Innovative maps that illustrate the most recent socio-demographic urban changes in the major city urban agglomerations in Germany have very recently been produced in a joint project of the School of Geography and the Environment at the University of Oxford and the Research Institute for Regional and Urban Development Dortmund (Germany).
The Research Institute for Regional and Urban Development (Institut für Landes und Stadtentwicklungsforschung, ILS) investigates new social processes, especially those involving urbanisation in Germany and Europe. This includes economic, social and structural processes that are compared and monitored over time to gain a better understanding of the underlying developments. Testing state-of-the-art visualisation techniques are a significant part of this effort. This was the focus of a collaboration between researchers of the University of Oxford and the ILS Dortmund which resulted in the development of a series of highly effective maps called “cartograms” that provide new insights in the changing geographies of city regions in Germany.
Examination of the average annual change in the populations of the selected urban agglomerations highlights the regional differences in these trends. Contrary to the national population decline, which is predicted to continue, 26 out of the 30 major agglomerations show population growth between 2008 and 2013. In 25 of these areas population growth in the city centre is even higher than in its suburban area. This can be seen as evidence of a very recent trend of re-urbanisation in these places.

━━━━━━━━━━━━━━━━━━━━

Reproduce everything from "Innovative maps that" down to "Development Dortmund (Germany)." in the passage on mapping urban change in Germany, word for word.

Data provided:
━━━━━━━━━━━━━━━━━━━━

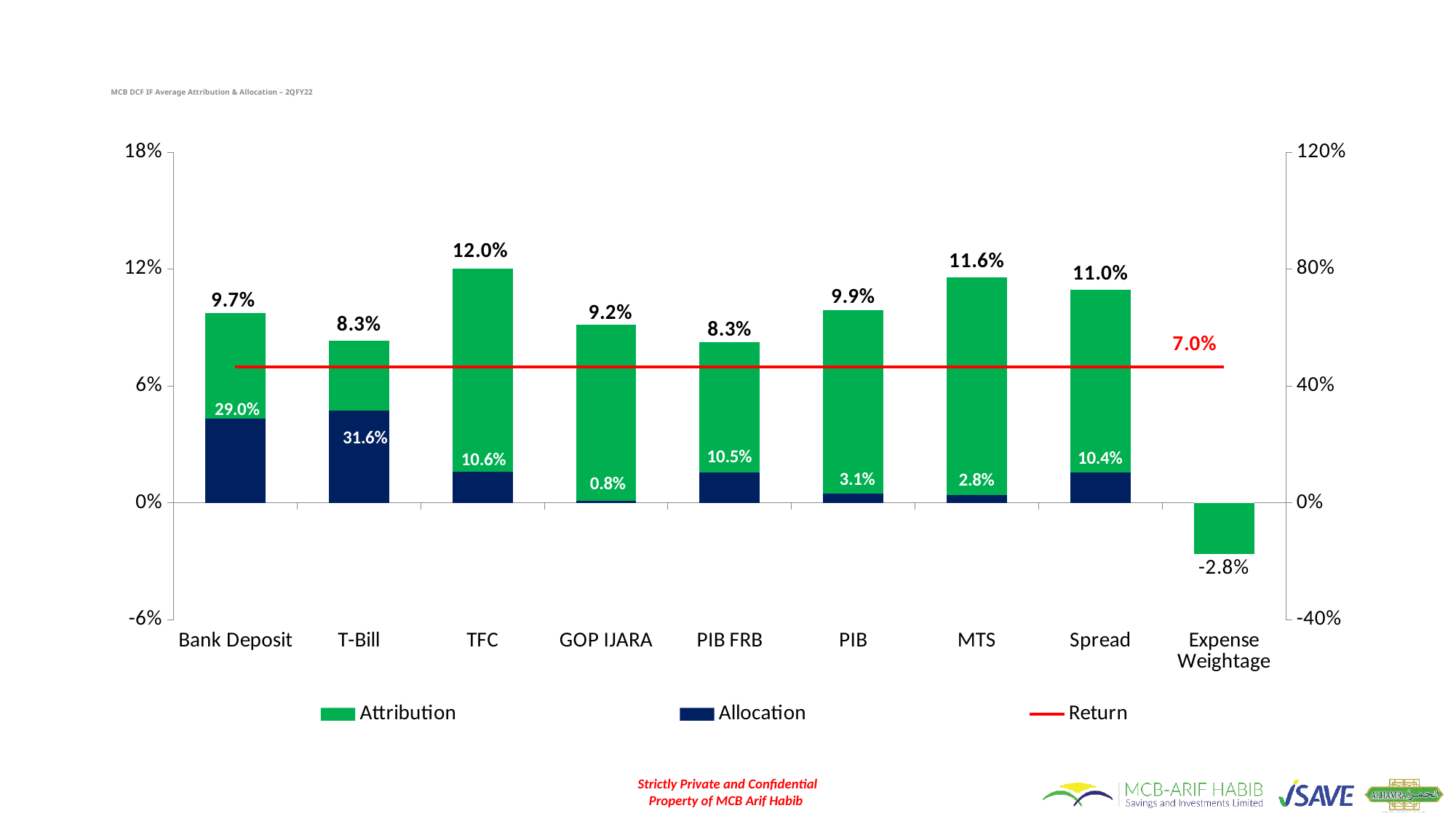
Which category has the highest Allocation value? T-Bill What value is shown for the Return line? 7.0% Which category has the highest Attribution value? TFC What is the Attribution value for TFC? 12.0% What is the difference between the Attribution values for TFC and MTS? 0.4% How many series does the legend list? 3 Which has a larger Attribution value, Bank Deposit or T-Bill? Bank Deposit What is the Attribution value for Expense Weightage? -2.8% Which category has the lowest Allocation value? GOP IJARA What is the Allocation value for T-Bill? 31.6% What colour represents the Allocation series? Dark blue How many categories are shown on the x axis? 9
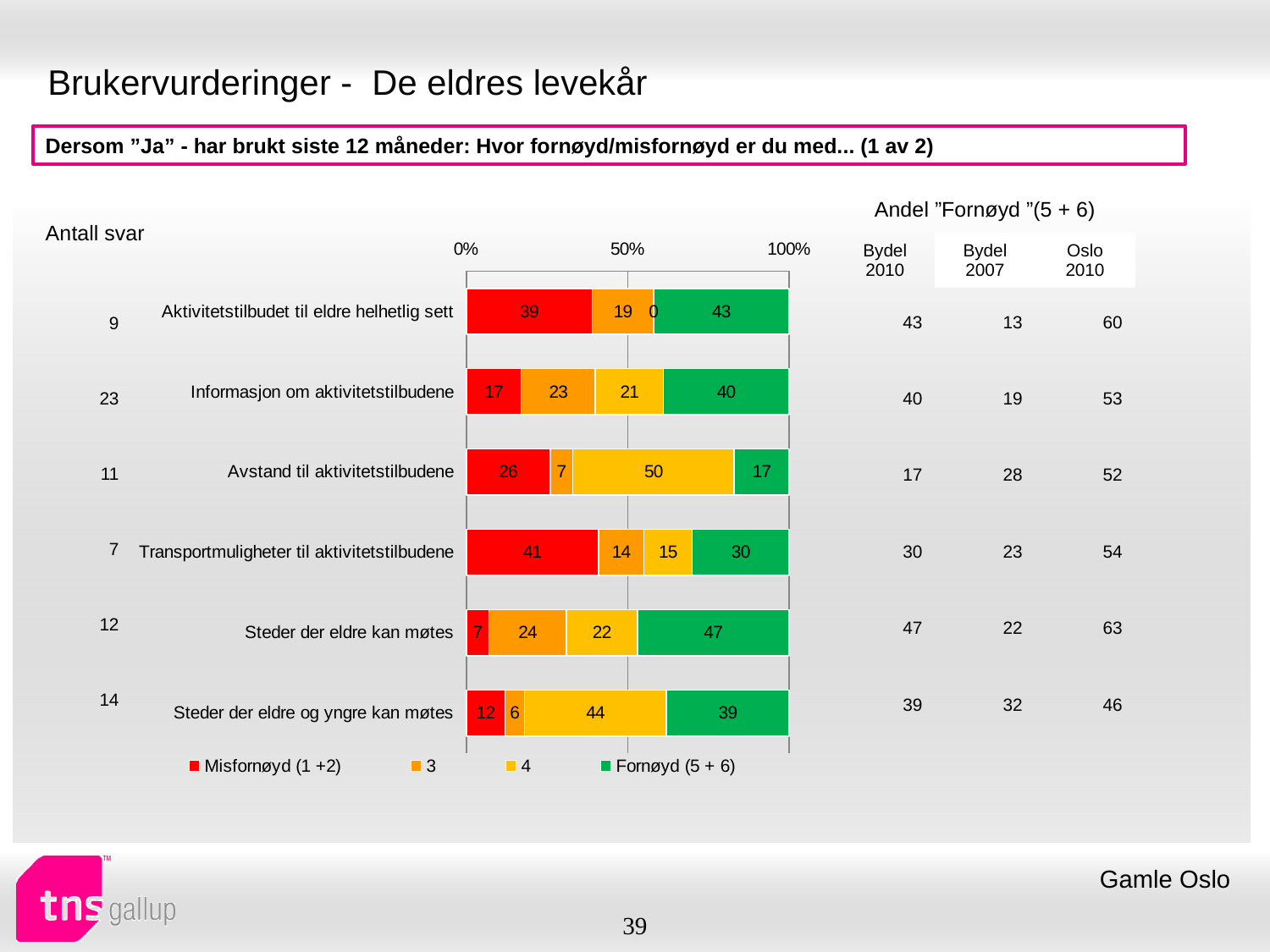
What is the value of the Misfornøyd (1 +2) series for "Transportmuligheter til aktivitetstilbudene"? 41 What is the value of the Fornøyd (5 + 6) series for "Informasjon om aktivitetstilbudene"? 40 What is the difference between the Fornøyd (5 + 6) values for "Steder der eldre kan møtes" and "Steder der eldre og yngre kan møtes"? 8 How many categories are shown in the chart? 6 What is the total of the stacked bar for "Avstand til aktivitetstilbudene"? 100 How many series does the legend list? 4 What is the value of the "4" series for "Avstand til aktivitetstilbudene"? 50 Which category has the lowest value for the Misfornøyd (1 +2) series? Steder der eldre kan møtes Which category has the lowest value for the Fornøyd (5 + 6) series? Avstand til aktivitetstilbudene Which is larger: the Misfornøyd (1 +2) value for "Aktivitetstilbudet til eldre helhetlig sett" or for "Avstand til aktivitetstilbudene"? Aktivitetstilbudet til eldre helhetlig sett Which category has the highest value for the Fornøyd (5 + 6) series? Steder der eldre kan møtes What kind of chart is shown on the slide? Stacked bar chart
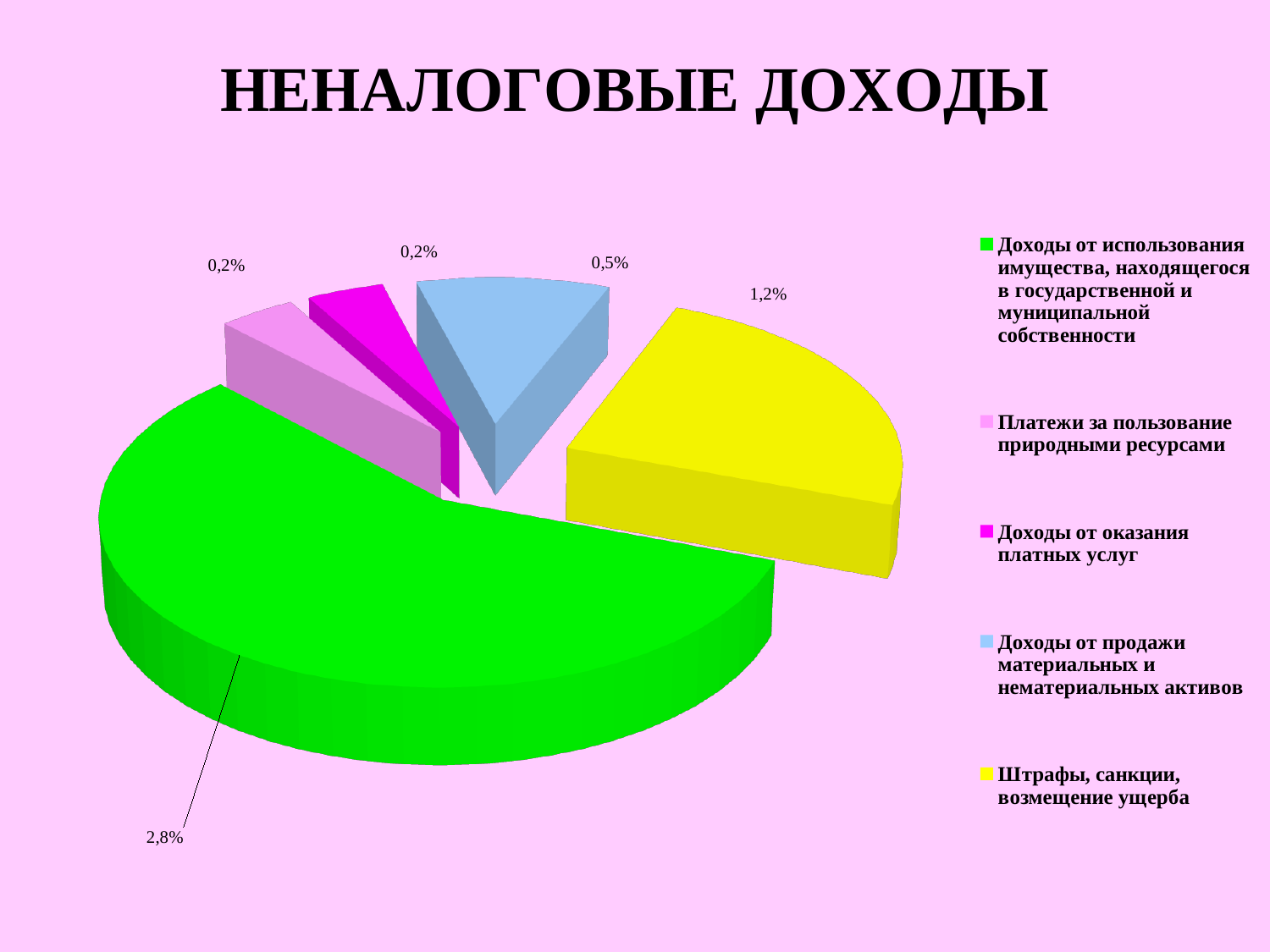
How many slices does the pie chart have? 5 What is the difference between the values for "Доходы от использования имущества, находящегося в государственной и муниципальной собственности" and "Штрафы, санкции, возмещение ущерба"? 1,6% What value is shown for "Доходы от оказания платных услуг"? 0,2% Which category has the largest slice of the pie? Доходы от использования имущества, находящегося в государственной и муниципальной собственности What is the difference between the values for "Доходы от продажи материальных и нематериальных активов" and "Доходы от оказания платных услуг"? 0,3% What kind of chart is shown on the slide? pie chart What value is shown for "Доходы от продажи материальных и нематериальных активов"? 0,5% Which is larger: "Штрафы, санкции, возмещение ущерба" or "Доходы от продажи материальных и нематериальных активов"? Штрафы, санкции, возмещение ущерба What is the title of the chart? НЕНАЛОГОВЫЕ ДОХОДЫ What value is shown for "Доходы от использования имущества, находящегося в государственной и муниципальной собственности"? 2,8% What value is shown for "Штрафы, санкции, возмещение ущерба"? 1,2% What colour is the slice for "Платежи за пользование природными ресурсами"? light pink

━━━━━━━━━━━━━━━━━━━━

Result:
Innovative maps that illustrate the most recent socio-demographic urban changes in the major city urban agglomerations in Germany have very recently been produced in a joint project of the School of Geography and the Environment at the University of Oxford and the Research Institute for Regional and Urban Development Dortmund (Germany).